Find the line containing "How far from the shooting". Return it and every line after it, unchanged, up to and including the last line.

**INFORMATION GIVEN:**
# # # #
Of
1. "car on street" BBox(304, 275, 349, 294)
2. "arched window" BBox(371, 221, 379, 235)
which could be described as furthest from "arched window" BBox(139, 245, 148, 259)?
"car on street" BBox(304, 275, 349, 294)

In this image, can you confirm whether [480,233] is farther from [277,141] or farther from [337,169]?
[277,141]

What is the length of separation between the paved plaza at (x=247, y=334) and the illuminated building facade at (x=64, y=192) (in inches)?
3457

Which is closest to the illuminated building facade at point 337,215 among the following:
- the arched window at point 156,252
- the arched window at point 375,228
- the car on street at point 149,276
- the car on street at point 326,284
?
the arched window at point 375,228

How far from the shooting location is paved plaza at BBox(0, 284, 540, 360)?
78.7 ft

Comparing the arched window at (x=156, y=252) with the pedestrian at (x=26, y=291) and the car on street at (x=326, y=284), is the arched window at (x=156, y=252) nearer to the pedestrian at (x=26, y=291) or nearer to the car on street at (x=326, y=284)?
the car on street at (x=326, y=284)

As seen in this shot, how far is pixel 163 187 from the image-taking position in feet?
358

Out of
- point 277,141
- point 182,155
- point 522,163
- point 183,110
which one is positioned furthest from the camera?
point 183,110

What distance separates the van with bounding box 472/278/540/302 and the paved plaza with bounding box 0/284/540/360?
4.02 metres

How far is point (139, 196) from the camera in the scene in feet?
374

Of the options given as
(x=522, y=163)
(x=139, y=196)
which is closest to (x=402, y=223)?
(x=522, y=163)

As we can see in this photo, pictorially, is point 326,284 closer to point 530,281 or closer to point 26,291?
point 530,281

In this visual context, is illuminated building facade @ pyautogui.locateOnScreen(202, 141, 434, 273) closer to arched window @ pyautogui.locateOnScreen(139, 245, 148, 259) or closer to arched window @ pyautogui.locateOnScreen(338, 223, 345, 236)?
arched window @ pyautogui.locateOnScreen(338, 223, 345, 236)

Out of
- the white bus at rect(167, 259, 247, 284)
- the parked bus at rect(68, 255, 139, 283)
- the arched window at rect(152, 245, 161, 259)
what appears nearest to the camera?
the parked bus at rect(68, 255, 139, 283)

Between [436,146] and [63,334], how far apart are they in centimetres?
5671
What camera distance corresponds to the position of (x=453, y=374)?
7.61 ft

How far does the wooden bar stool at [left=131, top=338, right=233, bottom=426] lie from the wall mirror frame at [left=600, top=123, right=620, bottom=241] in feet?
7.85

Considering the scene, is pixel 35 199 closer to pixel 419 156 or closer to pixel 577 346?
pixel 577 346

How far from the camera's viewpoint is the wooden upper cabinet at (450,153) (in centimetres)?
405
# # # #
**REPLY TO THE EXERCISE:**
How far from the shooting location is paved plaza at BBox(0, 284, 540, 360)?
78.7 ft

Comparing the arched window at (x=156, y=252) with the pedestrian at (x=26, y=291) and the car on street at (x=326, y=284), is the arched window at (x=156, y=252) nearer to the pedestrian at (x=26, y=291) or nearer to the car on street at (x=326, y=284)?
the car on street at (x=326, y=284)

As seen in this shot, how far is pixel 163 187 from the image-taking position in feet?
358

Out of
- point 277,141
- point 182,155
- point 522,163
- point 183,110
which one is positioned furthest from the camera?
point 183,110

What distance separates the van with bounding box 472/278/540/302 and the paved plaza with bounding box 0/284/540/360?
4.02 metres

How far is point (139, 196) from the camera in the scene in feet?
374

Of the options given as
(x=522, y=163)
(x=139, y=196)
which is closest to (x=402, y=223)?
(x=522, y=163)

As we can see in this photo, pictorially, is point 326,284 closer to point 530,281 or closer to point 26,291?
point 530,281

In this visual context, is illuminated building facade @ pyautogui.locateOnScreen(202, 141, 434, 273) closer to arched window @ pyautogui.locateOnScreen(139, 245, 148, 259) or closer to arched window @ pyautogui.locateOnScreen(338, 223, 345, 236)?
arched window @ pyautogui.locateOnScreen(338, 223, 345, 236)

Out of
- the white bus at rect(167, 259, 247, 284)
- the parked bus at rect(68, 255, 139, 283)
- the arched window at rect(152, 245, 161, 259)
what appears nearest to the camera?
the parked bus at rect(68, 255, 139, 283)

Between [436,146] and [63,334], how far apart are they in centimetres?
5671
What camera distance corresponds to the position of (x=453, y=374)?
7.61 ft

How far does the wooden bar stool at [left=131, top=338, right=233, bottom=426] lie from the wall mirror frame at [left=600, top=123, right=620, bottom=241] in feet?
7.85

Considering the scene, is pixel 35 199 closer to pixel 419 156 or closer to pixel 577 346?
pixel 577 346

How far from the camera's viewpoint is the wooden upper cabinet at (450,153) (in centimetres)?
405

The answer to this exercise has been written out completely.